Ethicists call for “urgent” public debate before genome editing is approved for commercial breeding, and for an independent body to work with breeders and oversee a “traffic light system” that ranks good -be farm animals. Under the program, green would mean animals can live a good life in a well-managed breeding system, amber would mean continued breeding can threaten animal welfare, and red would indicate animal welfare. animals that do not have an acceptable quality of life and should not be used in commercial agriculture.

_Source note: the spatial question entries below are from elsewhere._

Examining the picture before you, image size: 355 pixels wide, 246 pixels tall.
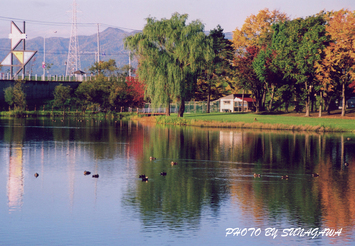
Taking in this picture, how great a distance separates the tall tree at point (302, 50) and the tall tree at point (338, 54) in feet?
4.93

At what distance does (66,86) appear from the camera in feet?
334

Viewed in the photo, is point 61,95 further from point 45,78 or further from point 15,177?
point 15,177

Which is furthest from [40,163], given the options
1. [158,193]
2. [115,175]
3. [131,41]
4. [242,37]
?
[242,37]

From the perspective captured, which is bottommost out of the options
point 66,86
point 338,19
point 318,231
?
point 318,231

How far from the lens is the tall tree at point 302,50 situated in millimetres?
72312

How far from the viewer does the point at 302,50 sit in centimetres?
7281

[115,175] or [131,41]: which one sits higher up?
[131,41]

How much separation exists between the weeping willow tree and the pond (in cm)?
3420

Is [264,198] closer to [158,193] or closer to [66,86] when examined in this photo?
[158,193]

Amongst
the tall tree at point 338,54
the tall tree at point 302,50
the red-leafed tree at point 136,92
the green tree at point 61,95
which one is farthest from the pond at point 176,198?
the green tree at point 61,95

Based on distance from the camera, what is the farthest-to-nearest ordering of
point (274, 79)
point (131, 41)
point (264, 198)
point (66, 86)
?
point (66, 86)
point (274, 79)
point (131, 41)
point (264, 198)

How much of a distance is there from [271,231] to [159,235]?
3.27 metres

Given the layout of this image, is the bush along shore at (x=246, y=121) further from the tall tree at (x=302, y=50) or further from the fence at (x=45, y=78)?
the fence at (x=45, y=78)

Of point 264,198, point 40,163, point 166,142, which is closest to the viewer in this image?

Bruce Whitelaw, professor of animal biotechnology at the Roslin Institute where Dolly the Sheep was created, said genome editing has a lot to offer agriculture. âWe have already shown that this technology can reduce the disease burden in livestock by producing pigs in Roslin that are resistant to the PRRS virus. If this demand progresses towards the farm, it will have benefits for the welfare of the animals on that farm, âhe said. âNow is the time to have a dialogue to explore how we can use genome editing to benefit agriculture and our food supply. From this, appropriate incentives can be identified that will lead to fair and responsible breeding. “
Katrien Devolder of the Oxford Uehiro Center for Practical Ethics said: âIdeally, we would reform farming practices, rather than modifying animals to make them suitable. But if we cannot achieve the ideal, the best option may be to continue genome editing while taking steps to reform factory farming. For example, we could combine genome editing with higher taxes for meat, eggs, and dairy products from factory farms, or with structural support for lab-grown meat production, or alternative farming practices and more durable.